(EXTRACT)

Always Periodize? Methods and Implications of Literary History (ACLA, March 29--April 1st, 2018)

deadline for submissions: 
September 21, 2017
full name / name of organization: 
Ralph Clare, Boise State University; Matthew Mullins, Southeastern Baptist Theological Seminary; Jeffrey Severs, University of British Columbia

In the very first issue of Comparative Literature René Wellek challenges A. O. Lovejoy’s insistence that the explanatory power of traditional periodization has been exhausted. In the pages of PMLA, Lovejoy had advocated that literary critics think in terms of “Romanticisms” in the plural rather than “Romanticism” in the singular. “I propose to show,” Wellek counters, “that there is no basis for this extreme nominalism, that the major romantic movements form a unity of theories, philosophies, and style, and that these, in turn, form a coherent group of ideas each of which implicates the other.” Nearly seventy years later, the question of periodization has become central to literary studies once again. David James and Urmila Seshagiri, for instance, have reiterated the value of periodization, while Ted Underwood and Eric Hayot have interrogated periodization as such. This seminar seeks to extend this conversation by exploring the methods and implications of periodization for the ways we read now.

(End EXTRACT)

Continue the seminar call for papers on literary periodization, picking up after its final sentence.

(RAW DATA)

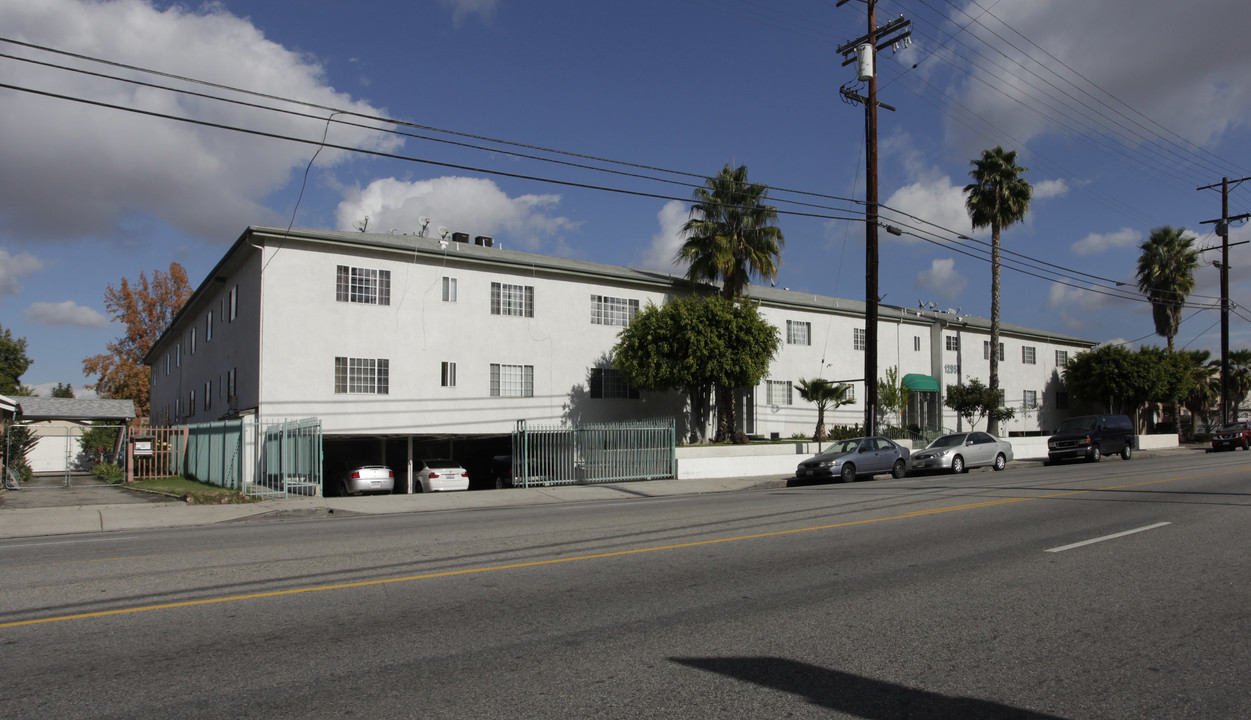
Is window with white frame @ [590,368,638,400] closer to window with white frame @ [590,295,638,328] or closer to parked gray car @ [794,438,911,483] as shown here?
window with white frame @ [590,295,638,328]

(End RAW DATA)

**OUTPUT**
An extraordinary number of periodizing terms have arisen in recent decades, including post-45, technomodernism, post-postmodernism, metamodernism, late capitalism, the new sincerity, post-irony, neoliberalism, cosmopolitanism, the anthropocene, and the posthuman, among others. What drives this impulse to periodize now?  Is it simply a result of the necessity to find postmodernism’s successor? In what ways is it symptomatic of our times and the inability, as Mark Fisher’s Capitalist Realism argues, to imagine an alternative future to our capitalist present? Does periodization contribute to notions of rupture, or does it hide a deeper, underlying historical continuity?  How can we truly know when a period has ended, is passing, or has begun? What are the politics of periodization from theory to theory? Even literary sociology, for example, finds itself in a meta-moment when trying to periodize the present and the recent past, for it too is caught up, and has a marked interest, in shaping the field of literary-critical/academic production. And those who would expand modernism up to the present moment (as well as further into the past) and swallow the postmodern whole find themselves dealing necessarily with modernisms, not a single modernity. Is all periodization just a totalizing move—an effect of dialectical historicism? What would a periodization not “dialectically driven” look like? Can one periodize in a straight line?  What would it mean to “periodize” via lines of flight?  

This seminar invites papers to consider the curiously pressing question of periodization, whether by offering new concepts, questioning existing ones, examining the philosophy of historical/cultural periodizing, or weighing the continuing value, if any, of the postmodern, as well as that term’s fate.  Papers might consider periodization aesthetically—in terms of new literary and cultural productions, form, styles, and genres—and/or historically, with reference to changing economic, political, scientific, and technological conditions.